## What is being asked
Rewrite the records below, renaming every "metal guardrail" to "steel barrier" and changing nothing else. Leave the pictures out of your output.
# Start of Entries supplied
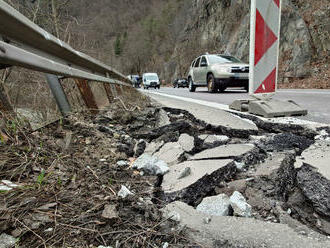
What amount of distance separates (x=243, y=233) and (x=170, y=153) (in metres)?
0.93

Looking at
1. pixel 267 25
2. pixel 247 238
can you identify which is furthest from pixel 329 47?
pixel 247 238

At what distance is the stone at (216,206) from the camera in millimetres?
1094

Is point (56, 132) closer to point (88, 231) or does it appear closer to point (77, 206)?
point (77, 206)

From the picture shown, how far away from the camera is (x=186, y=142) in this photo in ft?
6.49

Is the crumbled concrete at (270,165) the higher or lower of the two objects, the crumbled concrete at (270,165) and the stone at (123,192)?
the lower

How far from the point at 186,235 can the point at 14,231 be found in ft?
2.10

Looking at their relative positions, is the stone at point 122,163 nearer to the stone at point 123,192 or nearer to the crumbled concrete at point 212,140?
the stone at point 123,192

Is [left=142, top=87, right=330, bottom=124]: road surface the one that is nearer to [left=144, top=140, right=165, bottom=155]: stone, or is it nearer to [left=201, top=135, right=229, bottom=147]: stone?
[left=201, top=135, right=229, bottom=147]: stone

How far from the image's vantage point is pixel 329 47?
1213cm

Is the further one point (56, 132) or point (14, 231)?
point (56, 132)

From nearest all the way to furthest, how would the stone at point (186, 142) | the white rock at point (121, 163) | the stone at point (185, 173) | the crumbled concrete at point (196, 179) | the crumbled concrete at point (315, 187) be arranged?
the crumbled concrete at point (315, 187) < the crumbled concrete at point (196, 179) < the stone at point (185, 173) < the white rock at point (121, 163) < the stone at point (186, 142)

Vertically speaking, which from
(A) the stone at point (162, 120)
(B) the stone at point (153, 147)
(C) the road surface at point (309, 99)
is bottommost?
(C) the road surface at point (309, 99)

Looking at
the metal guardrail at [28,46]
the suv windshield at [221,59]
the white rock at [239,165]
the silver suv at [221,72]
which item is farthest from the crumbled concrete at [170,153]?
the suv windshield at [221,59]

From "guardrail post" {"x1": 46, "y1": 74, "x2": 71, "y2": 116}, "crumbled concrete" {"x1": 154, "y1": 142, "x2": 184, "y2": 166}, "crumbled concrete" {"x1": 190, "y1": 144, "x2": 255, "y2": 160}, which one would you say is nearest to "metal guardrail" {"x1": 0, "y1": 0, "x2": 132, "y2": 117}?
# End of Entries supplied
## Answer for this exercise
What amount of distance separates (x=243, y=233) and (x=170, y=153) (in metres)?
0.93

Looking at
1. pixel 267 25
2. pixel 247 238
can you identify which is furthest from pixel 329 47?
pixel 247 238

At what distance is the stone at (216,206) from the camera in millimetres?
1094

Is point (56, 132) closer to point (88, 231) or does it appear closer to point (77, 206)?
point (77, 206)

From the picture shown, how far away from the camera is (x=186, y=142) in this photo in ft?
6.49

Is the crumbled concrete at (270,165) the higher or lower of the two objects, the crumbled concrete at (270,165) and the stone at (123,192)?
the lower

How far from the point at 186,235 can the point at 14,231 be found in ft?
2.10

Looking at their relative positions, is the stone at point 122,163 nearer to the stone at point 123,192 or nearer to the crumbled concrete at point 212,140?
the stone at point 123,192

Is [left=142, top=87, right=330, bottom=124]: road surface the one that is nearer to [left=144, top=140, right=165, bottom=155]: stone, or is it nearer to [left=201, top=135, right=229, bottom=147]: stone?
[left=201, top=135, right=229, bottom=147]: stone

How far from the image's vantage point is pixel 329 47?
1213cm

Is the further one point (56, 132) or point (14, 231)?
point (56, 132)

From nearest all the way to furthest, how would the stone at point (186, 142) | the white rock at point (121, 163) | the stone at point (185, 173) | the crumbled concrete at point (196, 179) | the crumbled concrete at point (315, 187) be arranged?
the crumbled concrete at point (315, 187) < the crumbled concrete at point (196, 179) < the stone at point (185, 173) < the white rock at point (121, 163) < the stone at point (186, 142)

Vertically speaking, which from
(A) the stone at point (162, 120)
(B) the stone at point (153, 147)
(C) the road surface at point (309, 99)
is bottommost?
(C) the road surface at point (309, 99)

Looking at
the steel barrier at [28,46]
the suv windshield at [221,59]
the white rock at [239,165]
the silver suv at [221,72]
which item is farthest from the crumbled concrete at [170,153]?
the suv windshield at [221,59]

From "guardrail post" {"x1": 46, "y1": 74, "x2": 71, "y2": 116}, "crumbled concrete" {"x1": 154, "y1": 142, "x2": 184, "y2": 166}, "crumbled concrete" {"x1": 190, "y1": 144, "x2": 255, "y2": 160}, which one would you say is nearest to "steel barrier" {"x1": 0, "y1": 0, "x2": 132, "y2": 117}?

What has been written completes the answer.